What to work on:
A: From the article on gold prices, print the passage from "But a stronger" up to and including "bet on gold.".
B: According to the article on gold prices, why is the Fed keeping interest rates lower for longer good news for gold? Answer in one to three sentences.
C: Say whether each statement agrees with the article on gold prices, answering yes or no and quoting the words that decide it: (i) The WSJ Dollar Index was recently down on Monday. (ii) Gold has lost 9% of its value so far this year. (iii) The net-bearish wager on gold futures and options grew between Nov. 24 and Dec. 1.

Text to read:
--- Start ---

Gold prices rocketed to a three-week high after Federal Reserve Chairwoman Janet Yellen said tepid growth overseas and divergent monetary policies between the U.S. and other nations will keep the U.S. central bank from raising interest rates too quickly. Assurances that the Fed would keep rates lower for longer are good news for gold, which doesn't pay interest and costs money to hold.
But a stronger dollar on Monday pushed gold prices lower. The WSJ Dollar Index was recently up 0.5% at 90.14.
"The dollar is regaining some strength after the bludgeoning it took on Friday and that's putting pressure on gold," said Dave Meger, a director of metals trading with High Ridge Futures in Chicago.
Many investors are also adding to bets on weaker gold prices as they prepare for the Fed to raise interest rates for the first time since 2006. Traders betting that gold prices will fall sell futures contracts on the belief they will profit from buying them back at lower prices. Gold is down 9% so far this year.
"People are realizing that the rate hike is around the corner," Mr. Meger said, adding that this is fostering a growing bearish bet on gold.
Speculative investors have recently stepped up bets on weaker gold prices, weekly data from the Commodity Futures Trading Commission show. The net-bearish wager on gold futures and options rose to 17,949 contracts on Dec. 1, from 14,665 contracts on Nov. 24.

--- End ---

Rows:
--- Start ---

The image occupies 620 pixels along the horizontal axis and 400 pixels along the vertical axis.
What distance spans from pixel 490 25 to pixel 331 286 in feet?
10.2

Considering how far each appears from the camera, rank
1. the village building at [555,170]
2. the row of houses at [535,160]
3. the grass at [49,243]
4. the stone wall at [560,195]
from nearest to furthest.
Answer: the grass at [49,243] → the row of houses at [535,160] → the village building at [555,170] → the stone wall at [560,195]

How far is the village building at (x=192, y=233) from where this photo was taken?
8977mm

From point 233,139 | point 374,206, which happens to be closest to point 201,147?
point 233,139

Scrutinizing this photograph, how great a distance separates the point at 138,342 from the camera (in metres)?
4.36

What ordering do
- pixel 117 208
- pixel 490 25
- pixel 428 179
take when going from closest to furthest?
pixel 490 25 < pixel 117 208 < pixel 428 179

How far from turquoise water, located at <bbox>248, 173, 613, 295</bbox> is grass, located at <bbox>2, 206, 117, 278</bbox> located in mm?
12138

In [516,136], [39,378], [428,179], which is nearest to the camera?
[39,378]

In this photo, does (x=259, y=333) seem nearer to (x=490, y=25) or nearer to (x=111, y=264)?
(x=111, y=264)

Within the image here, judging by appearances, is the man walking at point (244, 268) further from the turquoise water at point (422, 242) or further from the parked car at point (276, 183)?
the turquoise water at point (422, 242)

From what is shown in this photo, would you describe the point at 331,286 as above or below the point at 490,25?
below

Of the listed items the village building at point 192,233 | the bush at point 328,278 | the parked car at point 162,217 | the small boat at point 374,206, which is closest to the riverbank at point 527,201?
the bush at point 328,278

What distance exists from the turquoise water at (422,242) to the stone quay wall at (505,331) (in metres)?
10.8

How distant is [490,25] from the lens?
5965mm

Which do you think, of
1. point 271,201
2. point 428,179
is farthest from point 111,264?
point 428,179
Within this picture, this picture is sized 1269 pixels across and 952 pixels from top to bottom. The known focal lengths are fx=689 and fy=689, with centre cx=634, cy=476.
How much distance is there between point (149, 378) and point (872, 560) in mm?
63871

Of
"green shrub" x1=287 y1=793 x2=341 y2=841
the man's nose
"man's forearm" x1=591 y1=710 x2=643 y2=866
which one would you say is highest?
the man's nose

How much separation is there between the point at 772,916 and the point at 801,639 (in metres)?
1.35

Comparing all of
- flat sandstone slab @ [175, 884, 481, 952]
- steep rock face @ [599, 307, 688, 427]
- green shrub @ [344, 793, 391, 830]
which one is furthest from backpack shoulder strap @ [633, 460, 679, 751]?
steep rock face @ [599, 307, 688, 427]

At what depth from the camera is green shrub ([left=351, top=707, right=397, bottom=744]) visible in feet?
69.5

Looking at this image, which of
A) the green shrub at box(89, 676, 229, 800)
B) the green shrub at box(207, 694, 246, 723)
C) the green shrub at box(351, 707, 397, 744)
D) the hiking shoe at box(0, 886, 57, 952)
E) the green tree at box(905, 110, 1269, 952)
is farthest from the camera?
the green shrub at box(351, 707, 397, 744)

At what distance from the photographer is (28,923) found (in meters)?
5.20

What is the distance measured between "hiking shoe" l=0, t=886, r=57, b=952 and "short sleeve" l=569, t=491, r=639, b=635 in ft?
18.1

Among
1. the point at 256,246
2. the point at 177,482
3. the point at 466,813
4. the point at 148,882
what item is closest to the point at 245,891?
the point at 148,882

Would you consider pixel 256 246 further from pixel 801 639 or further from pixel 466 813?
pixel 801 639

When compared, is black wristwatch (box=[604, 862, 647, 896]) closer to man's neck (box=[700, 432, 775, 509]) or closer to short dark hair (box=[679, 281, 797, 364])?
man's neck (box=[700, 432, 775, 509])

--- End ---

Outputs by task:
A:
But a stronger dollar on Monday pushed gold prices lower. The WSJ Dollar Index was recently up 0.5% at 90.14.
"The dollar is regaining some strength after the bludgeoning it took on Friday and that's putting pressure on gold," said Dave Meger, a director of metals trading with High Ridge Futures in Chicago.
Many investors are also adding to bets on weaker gold prices as they prepare for the Fed to raise interest rates for the first time since 2006. Traders betting that gold prices will fall sell futures contracts on the belief they will profit from buying them back at lower prices. Gold is down 9% so far this year.
"People are realizing that the rate hike is around the corner," Mr. Meger said, adding that this is fostering a growing bearish bet on gold.

B: It is good news for gold because gold doesn't pay interest and costs money to hold.

C:
(i) No: "The WSJ Dollar Index was recently up 0.5% at 90.14."
(ii) Yes: "Gold is down 9% so far this year."
(iii) Yes: "The net-bearish wager on gold futures and options rose to 17,949 contracts on Dec. 1, from 14,665 contracts on Nov. 24."